We thank the Best Paper Award committee Anthony Hornof, Amy Hurst, Cynthia Putnam, Sayan Sarcar, and Gerhard Weber. We thank the SIGACCESS Steering Committee: Matt Huenerfauth - Chair; Jeffrey Bigham, Tiago Guerreiro, Jonathan Lazar, Kathleen McCoy, and Karyn Moffatt for their support and guidance.

Finally, we thank our Champion sponsors Fable and Google, our Gold sponsors Adobe, Amazon, Apple, Meta, Microsoft, UW CREATE, our Silver sponsors National Institute on Disability, Independent Living and Rehabilitation Research (NIDILRR), Twitter, Volkswagen, our Bronze supporters 2G3R, Intuit, Miraikan, and Studio Pacifica, our In-Kind supporter AIRA, and our Doctoral Consortium sponsor NSF, and the ACM and SIGACCESS for their very generous support.

References

  1. Niharika Mathur, Kunal Dhodapkar, Tamara Zubatiy, Jiachen Li, Brian Jones, and Elizabeth Mynatt. 2022. A Collaborative Approach to Support Medication Management in Older Adults with Mild Cognitive Impairment Using Conversational Assistants (CAs).
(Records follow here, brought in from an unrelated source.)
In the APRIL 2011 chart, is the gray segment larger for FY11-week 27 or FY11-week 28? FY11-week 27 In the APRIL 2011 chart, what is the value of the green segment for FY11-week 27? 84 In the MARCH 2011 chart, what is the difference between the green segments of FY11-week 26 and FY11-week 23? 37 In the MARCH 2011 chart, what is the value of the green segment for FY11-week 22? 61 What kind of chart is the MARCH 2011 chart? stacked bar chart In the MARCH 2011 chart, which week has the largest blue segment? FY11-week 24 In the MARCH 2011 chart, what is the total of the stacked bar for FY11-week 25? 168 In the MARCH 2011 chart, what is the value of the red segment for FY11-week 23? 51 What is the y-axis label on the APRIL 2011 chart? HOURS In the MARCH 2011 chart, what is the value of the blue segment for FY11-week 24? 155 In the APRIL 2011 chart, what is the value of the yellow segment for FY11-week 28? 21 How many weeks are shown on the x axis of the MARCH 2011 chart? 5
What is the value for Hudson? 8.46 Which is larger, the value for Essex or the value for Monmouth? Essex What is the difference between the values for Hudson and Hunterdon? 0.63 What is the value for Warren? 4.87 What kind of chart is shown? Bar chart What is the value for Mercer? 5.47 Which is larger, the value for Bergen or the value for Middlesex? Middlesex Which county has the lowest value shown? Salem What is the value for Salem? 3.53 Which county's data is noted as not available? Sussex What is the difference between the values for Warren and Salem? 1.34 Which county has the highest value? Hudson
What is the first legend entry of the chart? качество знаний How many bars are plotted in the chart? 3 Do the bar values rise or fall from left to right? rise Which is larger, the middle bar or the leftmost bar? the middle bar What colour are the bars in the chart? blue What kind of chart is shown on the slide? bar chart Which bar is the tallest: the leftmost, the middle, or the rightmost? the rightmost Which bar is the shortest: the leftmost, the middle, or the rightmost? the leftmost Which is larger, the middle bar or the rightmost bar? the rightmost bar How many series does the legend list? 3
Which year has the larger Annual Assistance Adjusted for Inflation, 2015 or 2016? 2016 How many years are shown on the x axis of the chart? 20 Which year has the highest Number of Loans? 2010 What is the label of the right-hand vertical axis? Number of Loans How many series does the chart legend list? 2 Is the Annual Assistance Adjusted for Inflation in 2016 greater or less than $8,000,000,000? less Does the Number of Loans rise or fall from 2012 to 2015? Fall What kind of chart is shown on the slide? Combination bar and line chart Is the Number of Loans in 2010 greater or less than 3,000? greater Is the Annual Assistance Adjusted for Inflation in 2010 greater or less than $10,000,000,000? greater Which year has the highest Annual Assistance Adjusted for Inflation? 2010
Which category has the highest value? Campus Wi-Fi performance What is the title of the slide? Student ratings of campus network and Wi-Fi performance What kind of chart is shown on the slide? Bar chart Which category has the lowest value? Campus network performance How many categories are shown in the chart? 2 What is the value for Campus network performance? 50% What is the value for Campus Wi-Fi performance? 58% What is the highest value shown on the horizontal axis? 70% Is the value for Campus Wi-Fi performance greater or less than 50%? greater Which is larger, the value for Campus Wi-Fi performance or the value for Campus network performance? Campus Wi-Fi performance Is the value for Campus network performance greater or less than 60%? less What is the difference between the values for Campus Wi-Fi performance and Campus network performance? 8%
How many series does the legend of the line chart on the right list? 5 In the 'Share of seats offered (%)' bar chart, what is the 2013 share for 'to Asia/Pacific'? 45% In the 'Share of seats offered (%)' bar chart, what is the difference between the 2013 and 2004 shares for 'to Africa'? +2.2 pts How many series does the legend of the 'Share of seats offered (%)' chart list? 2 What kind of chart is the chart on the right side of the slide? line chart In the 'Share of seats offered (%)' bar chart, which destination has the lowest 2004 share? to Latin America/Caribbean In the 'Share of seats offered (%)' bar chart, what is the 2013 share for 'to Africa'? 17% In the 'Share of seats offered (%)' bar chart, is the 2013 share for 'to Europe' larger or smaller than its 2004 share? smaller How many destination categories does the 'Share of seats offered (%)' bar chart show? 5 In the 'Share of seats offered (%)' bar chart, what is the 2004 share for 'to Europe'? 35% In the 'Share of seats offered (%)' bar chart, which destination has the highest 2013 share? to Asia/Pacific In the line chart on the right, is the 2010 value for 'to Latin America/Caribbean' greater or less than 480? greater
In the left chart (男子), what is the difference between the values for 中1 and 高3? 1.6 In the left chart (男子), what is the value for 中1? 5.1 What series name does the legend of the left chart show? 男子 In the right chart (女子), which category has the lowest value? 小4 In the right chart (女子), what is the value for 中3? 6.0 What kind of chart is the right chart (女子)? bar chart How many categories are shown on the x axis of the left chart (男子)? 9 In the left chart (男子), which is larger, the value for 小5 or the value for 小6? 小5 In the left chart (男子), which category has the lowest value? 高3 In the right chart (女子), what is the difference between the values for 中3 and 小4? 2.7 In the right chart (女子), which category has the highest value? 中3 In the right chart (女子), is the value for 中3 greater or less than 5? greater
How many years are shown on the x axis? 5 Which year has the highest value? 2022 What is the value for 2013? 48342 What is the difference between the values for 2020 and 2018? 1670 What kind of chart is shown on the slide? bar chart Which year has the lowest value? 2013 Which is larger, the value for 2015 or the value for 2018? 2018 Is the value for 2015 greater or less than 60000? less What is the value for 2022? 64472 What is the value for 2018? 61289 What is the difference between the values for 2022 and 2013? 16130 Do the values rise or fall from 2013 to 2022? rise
In Proceedings of the 24th International ACM SIGACCESS Conference on Computers and Accessibility (ASSETS '22). Association for Computing Machinery, New York, NY, USA, Article 42, 1–14. https://doi.org/10.1145/3517428.3544830
  2. Mauricio Fontana de Vargas, Jiamin Dai, and Karyn Moffatt. 2022. AAC with Automated Vocabulary from Photographs: Insights from School and Speech-Language Therapy Settings. In Proceedings of the 24th International ACM SIGACCESS Conference on Computers and Accessibility (ASSETS '22). Association for Computing Machinery, New York, NY, USA, Article 23, 1–18. https://doi.org/10.1145/3517428.3544805


About the Authors

Headshot of Stephanie Ludi on a grey background. Ludi has long wavy dark hair worn down, is wearing a blue collared shirt, has brown eyes, and is smiling.

Stephanie Ludi is a Professor in the Department of Computer Science and Engineering at the University of North Texas. She was co-Technical Program Chair for ASSETS 2022, as well as serving as the Chair for ACM’s DEI Council and as co-Editor in Chair for ACM's Transactions on Accessible Computing (TACCESS). Her research interests include Software Engineering, Human-Computer Interaction, Accessible Computing and Computer Science Education.

Headshot of Kristen Shinohara stading outside in front of green foliage. Shinohara has long dark hair worn down, is wearing a black collared shirt, has brown eyes, and is smiling.

Kristen Shinohara is an Associate Professor in the School of Information in the Golisano College of Computing and Information Sciences at the Rochester Institute of Technology. She was co-Technical Program Chair for ASSETS 2022. In previously served as Treasurer and Registration Chair for ASSETS 2021 and Posters and Demos Co-Chair (with Martez Mott) for ASSETS 2019. Her research interests are in accessible design, teaching accessibility in computing education, and supporting graduate students with disabilities in research.